── Quoted passage

Insurers are now required to report all material cybersecurity incidents to the regulator within 24 hours of either confirming or substantively detecting the breach, whichever occurs first.

Reportable incidents

According to the IRA, reportable incidents include significant disruptions to critical systems, services, or platforms; unauthorised access to or loss of sensitive customer data; and financial losses affecting the insurer, its clients, or third parties.

The guidance further mandates insurers to regularly review and update their cybersecurity policies, at least annually, or whenever there are major changes in ICT infrastructure, the threat environment, or legal requirements. Companies must also continuously monitor cyber incidents and submit quarterly reports to the IRA within 15 days of each quarter’s end.

The IRA said the directive is intended to improve visibility into cyber breaches across the insurance sector.

“Cyber incidents in the industry can significantly affect policyholders through compromise of personal and financial data, disruption of claims processing, denial of service, or erosion of trust,” reads the guidance note.

Responsibility

A key shift under the new rules is the assignment of cybersecurity accountability to top leadership.

According to the IRA, boards of directors and senior management now hold ultimate responsibility for overseeing cybersecurity frameworks, marking a departure from the traditional IT department-focused approach.

────

→ **Exercises to complete**:
A. In the article on insurers' cybersecurity rules, how soon after a quarter ends must companies submit their quarterly reports to the IRA?
B. Turn the paragraph beginning "The guidance further mandates" in the article on insurers' cybersecurity rules into a short bulleted list that keeps its main facts.
C. Continue the article on insurers' cybersecurity rules from its final sentence.
The data play no part in any of this work.

── Material shown

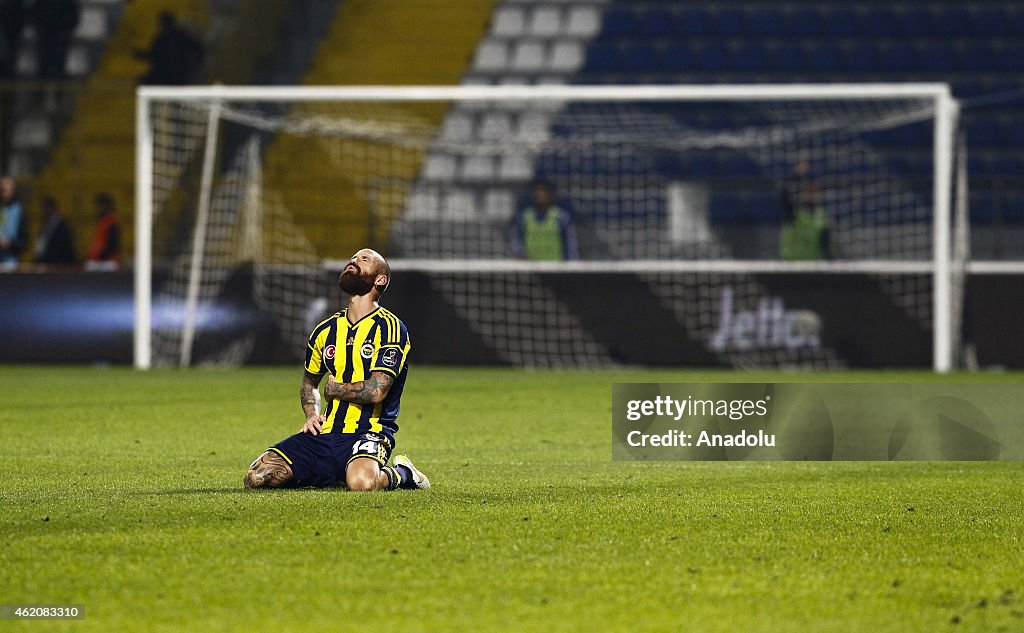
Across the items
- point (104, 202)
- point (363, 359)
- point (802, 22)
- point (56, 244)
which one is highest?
point (802, 22)

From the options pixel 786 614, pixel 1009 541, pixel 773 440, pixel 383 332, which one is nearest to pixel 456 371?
pixel 773 440

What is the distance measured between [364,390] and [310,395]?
0.30 m

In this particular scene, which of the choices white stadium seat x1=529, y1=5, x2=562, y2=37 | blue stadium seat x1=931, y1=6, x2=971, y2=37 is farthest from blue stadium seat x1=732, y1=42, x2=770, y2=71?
white stadium seat x1=529, y1=5, x2=562, y2=37

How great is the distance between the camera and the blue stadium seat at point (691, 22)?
904 inches

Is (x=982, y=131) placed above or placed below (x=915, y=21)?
below

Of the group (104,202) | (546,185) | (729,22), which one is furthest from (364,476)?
(729,22)

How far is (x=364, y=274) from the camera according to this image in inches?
243

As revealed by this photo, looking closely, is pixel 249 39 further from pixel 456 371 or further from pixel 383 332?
pixel 383 332

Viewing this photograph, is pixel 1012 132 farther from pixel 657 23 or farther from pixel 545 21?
pixel 545 21

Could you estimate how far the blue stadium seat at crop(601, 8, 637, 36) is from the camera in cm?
2320

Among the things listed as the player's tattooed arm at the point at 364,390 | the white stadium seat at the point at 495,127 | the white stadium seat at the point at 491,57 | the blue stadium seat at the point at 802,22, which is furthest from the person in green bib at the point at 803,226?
the player's tattooed arm at the point at 364,390

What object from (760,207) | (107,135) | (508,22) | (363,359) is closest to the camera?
(363,359)

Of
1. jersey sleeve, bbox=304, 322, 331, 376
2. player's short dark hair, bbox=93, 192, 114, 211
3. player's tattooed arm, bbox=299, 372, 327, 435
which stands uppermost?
player's short dark hair, bbox=93, 192, 114, 211

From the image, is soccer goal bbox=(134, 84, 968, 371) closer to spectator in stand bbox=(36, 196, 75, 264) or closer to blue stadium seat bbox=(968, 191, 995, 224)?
blue stadium seat bbox=(968, 191, 995, 224)
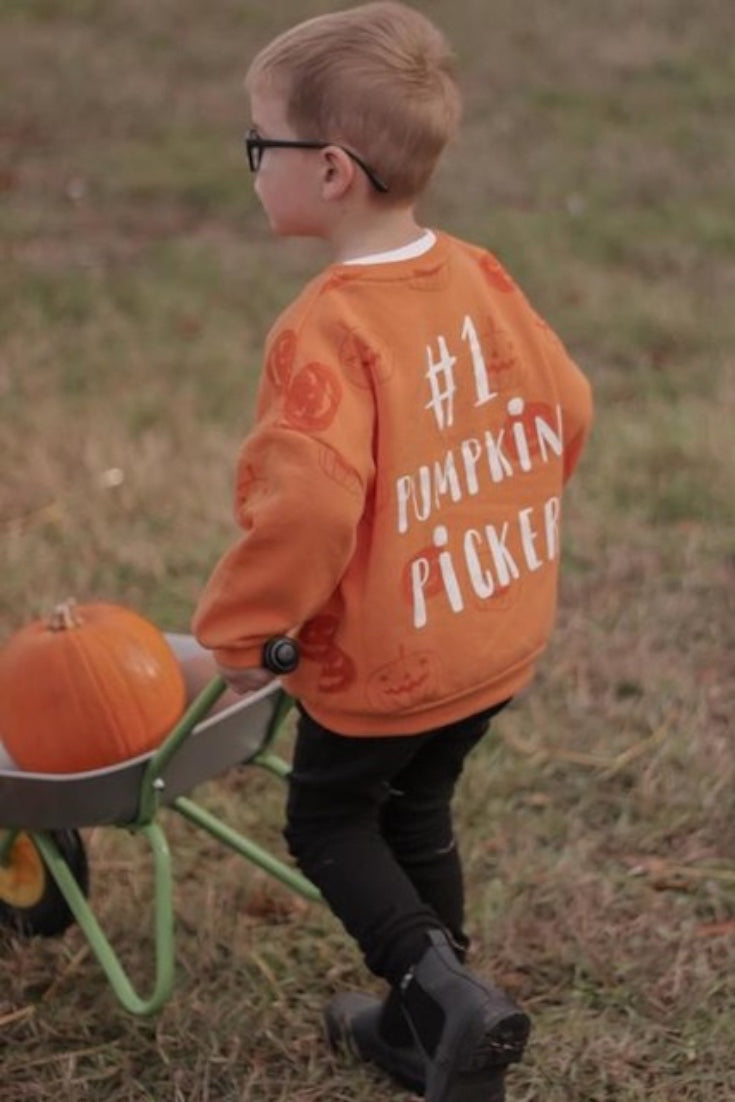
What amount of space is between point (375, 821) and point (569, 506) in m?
2.60

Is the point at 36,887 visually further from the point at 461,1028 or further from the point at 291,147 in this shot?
the point at 291,147

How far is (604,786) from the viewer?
13.2ft

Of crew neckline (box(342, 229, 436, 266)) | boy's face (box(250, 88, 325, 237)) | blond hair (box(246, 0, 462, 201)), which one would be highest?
blond hair (box(246, 0, 462, 201))

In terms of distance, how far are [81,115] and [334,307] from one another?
25.4 ft

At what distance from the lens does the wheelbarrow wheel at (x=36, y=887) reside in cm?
331

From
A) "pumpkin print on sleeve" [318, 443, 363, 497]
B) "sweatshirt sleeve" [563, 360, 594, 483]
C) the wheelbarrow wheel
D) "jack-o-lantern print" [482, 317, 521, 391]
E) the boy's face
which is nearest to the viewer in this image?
"pumpkin print on sleeve" [318, 443, 363, 497]

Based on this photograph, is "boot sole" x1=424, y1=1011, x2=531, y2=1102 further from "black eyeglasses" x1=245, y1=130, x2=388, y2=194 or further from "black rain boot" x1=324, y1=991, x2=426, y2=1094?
"black eyeglasses" x1=245, y1=130, x2=388, y2=194

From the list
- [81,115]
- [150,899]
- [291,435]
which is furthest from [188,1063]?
[81,115]

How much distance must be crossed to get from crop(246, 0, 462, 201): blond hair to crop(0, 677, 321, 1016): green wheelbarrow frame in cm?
81

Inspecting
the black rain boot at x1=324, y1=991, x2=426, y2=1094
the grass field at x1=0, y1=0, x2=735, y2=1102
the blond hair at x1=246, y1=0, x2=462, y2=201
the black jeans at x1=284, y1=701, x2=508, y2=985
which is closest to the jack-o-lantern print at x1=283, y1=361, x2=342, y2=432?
the blond hair at x1=246, y1=0, x2=462, y2=201

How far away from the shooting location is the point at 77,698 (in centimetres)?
314

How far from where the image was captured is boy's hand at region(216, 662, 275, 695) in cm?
267

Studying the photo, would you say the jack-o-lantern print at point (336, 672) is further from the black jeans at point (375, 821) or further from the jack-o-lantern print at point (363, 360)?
the jack-o-lantern print at point (363, 360)

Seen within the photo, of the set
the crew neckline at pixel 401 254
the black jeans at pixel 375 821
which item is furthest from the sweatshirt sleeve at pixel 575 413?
the black jeans at pixel 375 821
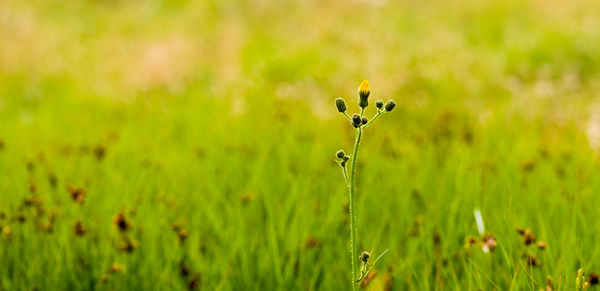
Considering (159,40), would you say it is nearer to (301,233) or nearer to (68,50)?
(68,50)

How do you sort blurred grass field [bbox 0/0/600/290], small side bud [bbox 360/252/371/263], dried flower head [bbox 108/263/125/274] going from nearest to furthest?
1. small side bud [bbox 360/252/371/263]
2. dried flower head [bbox 108/263/125/274]
3. blurred grass field [bbox 0/0/600/290]

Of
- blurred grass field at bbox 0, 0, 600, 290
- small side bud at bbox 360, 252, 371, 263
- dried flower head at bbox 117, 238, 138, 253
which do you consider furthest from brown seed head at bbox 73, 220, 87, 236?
small side bud at bbox 360, 252, 371, 263

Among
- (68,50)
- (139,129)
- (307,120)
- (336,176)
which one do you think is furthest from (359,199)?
(68,50)

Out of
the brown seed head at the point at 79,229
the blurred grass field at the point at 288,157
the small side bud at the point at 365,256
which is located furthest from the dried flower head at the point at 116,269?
the small side bud at the point at 365,256

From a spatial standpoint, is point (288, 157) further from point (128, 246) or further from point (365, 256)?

────

→ **Answers per task**:
A. Within 15 days of each quarter's end.

B.
- Insurers must review and update their cybersecurity policies at least once a year.
- They must also update them whenever ICT infrastructure, the threat environment, or legal requirements change significantly.
- Companies must monitor cyber incidents continuously.
- They must submit quarterly reports to the IRA within 15 days of each quarter's end.

C.
“The ultimate responsibility for an insurer’s cybersecurity framework rests with the Board of Directors and senior management,” the note states.

To strengthen governance, the guidance recommends that insurer boards include at least one member with expertise in cybersecurity to improve oversight and decision-making.

Insurers are also required to enhance company-wide security awareness through measures such as regular staff training, phishing simulations, and secure backup protocols.

The IRA further highlights emerging risks related to artificial intelligence and third-party service providers, acknowledging that such trends have expanded insurers’ exposure to cyber threats.

The regulator maintained that the guidance positions cybersecurity as a company-wide responsibility, urging insurers to adopt proactive measures to protect sensitive data and critical systems amid a rapidly evolving digital landscape.